## Verilen Metin
Menü

İkibin Yılı


02 Ocak 2000 - Zeynep Oral -

Dün ya da bugün, şöyle bir iki satır yazıp altına tarih attınız mı? Vazgeçtim bir iki satır yazmanızdan, herhangi bir yere tarih attınız mı?

Yapmadınızsa, hemen yapın! Müthiş zevkli oluyor! İki ocak iki bin ya da üç ocak, dört ocak , beş ocak iki bin yazacaksınız. İlk faslı değil ama o iki bin sayısını yazmak... Önce 2 yanına tam üç tane sıfır 0 ! Eder 2000! Tadına doyulmuyor.! Nasılsa birkaç gün, birkaç hafta sonra onu da kanıksayacağız , heyecanı kalmayacak. Tıpkı bir ve dokuzla başlayan tarihleri kanıksadığımız gibi...İyisi mi şimdi yeniyken, çok yeniyken, taptazeyken tadını çıkarın! Sıradan bir şeymiş gibi kaçmasın parmaklarınızın arasından. Yazın önce ikiyi ve yanına üç sıfırı ve o anın heyecanını yakalayın, duyun, yaşayın!

## Problem Tanımı
İki bin yılı üzerine yazıya göre, birkaç gün ya da birkaç hafta sonra 2000 sayısını yazmak konusunda ne olacak?

## Girdi Kesitleri

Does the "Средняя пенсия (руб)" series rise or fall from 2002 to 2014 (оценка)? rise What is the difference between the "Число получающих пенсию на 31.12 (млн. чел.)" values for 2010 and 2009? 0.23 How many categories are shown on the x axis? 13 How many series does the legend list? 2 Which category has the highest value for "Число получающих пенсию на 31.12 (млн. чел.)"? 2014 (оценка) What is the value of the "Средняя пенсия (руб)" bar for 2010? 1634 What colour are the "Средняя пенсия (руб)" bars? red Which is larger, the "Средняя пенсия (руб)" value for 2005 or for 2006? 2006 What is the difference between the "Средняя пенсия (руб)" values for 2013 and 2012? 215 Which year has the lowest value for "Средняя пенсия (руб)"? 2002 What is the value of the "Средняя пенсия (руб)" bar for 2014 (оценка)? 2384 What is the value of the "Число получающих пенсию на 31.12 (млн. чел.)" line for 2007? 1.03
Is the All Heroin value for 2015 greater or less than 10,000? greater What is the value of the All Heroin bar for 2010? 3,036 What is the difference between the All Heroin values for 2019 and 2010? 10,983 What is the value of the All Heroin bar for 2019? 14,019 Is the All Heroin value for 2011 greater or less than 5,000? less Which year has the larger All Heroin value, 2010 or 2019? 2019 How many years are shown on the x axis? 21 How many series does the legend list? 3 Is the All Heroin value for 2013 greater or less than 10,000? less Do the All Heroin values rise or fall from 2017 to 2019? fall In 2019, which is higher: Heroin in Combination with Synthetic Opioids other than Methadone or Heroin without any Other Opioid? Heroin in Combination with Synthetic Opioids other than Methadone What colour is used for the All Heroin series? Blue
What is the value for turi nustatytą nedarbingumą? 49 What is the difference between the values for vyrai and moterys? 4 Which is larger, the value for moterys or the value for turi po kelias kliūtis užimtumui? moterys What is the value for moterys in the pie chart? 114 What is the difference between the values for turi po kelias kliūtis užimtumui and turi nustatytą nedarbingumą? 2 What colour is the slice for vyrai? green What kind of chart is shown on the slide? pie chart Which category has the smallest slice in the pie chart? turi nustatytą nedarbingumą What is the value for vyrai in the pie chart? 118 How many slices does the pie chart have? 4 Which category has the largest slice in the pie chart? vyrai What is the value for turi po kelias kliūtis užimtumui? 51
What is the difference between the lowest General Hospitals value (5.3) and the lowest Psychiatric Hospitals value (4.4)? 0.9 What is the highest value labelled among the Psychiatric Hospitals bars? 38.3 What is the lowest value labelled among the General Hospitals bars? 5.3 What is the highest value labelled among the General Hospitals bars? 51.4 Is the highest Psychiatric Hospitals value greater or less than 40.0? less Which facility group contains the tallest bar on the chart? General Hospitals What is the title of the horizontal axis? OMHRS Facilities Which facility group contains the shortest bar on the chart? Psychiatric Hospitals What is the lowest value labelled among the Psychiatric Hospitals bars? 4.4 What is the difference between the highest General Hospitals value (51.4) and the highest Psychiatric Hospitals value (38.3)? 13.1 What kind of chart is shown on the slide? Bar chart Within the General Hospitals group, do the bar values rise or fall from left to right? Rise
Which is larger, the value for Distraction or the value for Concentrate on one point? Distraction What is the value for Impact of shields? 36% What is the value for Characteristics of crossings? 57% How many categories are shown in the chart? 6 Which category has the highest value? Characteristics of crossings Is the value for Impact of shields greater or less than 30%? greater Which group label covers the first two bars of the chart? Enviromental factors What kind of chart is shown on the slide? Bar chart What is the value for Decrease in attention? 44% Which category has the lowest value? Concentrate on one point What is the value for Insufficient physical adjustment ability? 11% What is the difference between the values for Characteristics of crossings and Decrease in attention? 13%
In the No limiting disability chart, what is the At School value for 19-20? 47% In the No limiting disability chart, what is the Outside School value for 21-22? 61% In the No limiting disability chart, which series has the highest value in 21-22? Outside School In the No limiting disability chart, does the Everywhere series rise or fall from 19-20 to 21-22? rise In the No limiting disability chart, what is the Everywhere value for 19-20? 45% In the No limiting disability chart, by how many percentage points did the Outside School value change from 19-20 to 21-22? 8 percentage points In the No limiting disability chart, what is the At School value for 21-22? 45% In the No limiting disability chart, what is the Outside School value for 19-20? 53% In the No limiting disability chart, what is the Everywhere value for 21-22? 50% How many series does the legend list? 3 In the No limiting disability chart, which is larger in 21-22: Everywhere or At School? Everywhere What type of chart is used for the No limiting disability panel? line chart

## Yanıt Alanı
Onu da kanıksayacağız ve heyecanı kalmayacak.